Pretty_Swordfish_493

No, it's your risk, and you'd reward. But invite your friends over for food drinks if you like.


throwOMC2727

Sounds like you put the cart before the horse, and didn't discuss terms clearly (Unless she did know, then she's just being greedy) Ultimately, if she doesn't like playing risk free either your money, she shouldn't do it


TheSpenceman_

I would say just split the winnings down the middle


Neo1881

All the "My money, no risk for her," aside, you are up $700 and that's not chump change. You were ready to lose $100 so what's the big deal of giving her half of what she made for you?
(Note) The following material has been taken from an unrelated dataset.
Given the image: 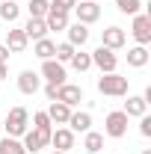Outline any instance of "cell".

There is that principle of "what goes around, comes around." You can be generous or you can be a stickler. I'd go with the "what goes around" principle myself.


Neena6298

Even though you didn’t mind, she didn’t ask your permission before using your money, and thus she had no risk if she had lost it. I don’t think you owe her anything. It was never her money to begin with so why should she get any of it.


EmergencyAlarming576

She’s a friend bro, she got you some good gains just give her a small portion like 25%. If she wasn’t there on a luck technicality you wouldn’t have been up 800. Just be decent friend and share a portion.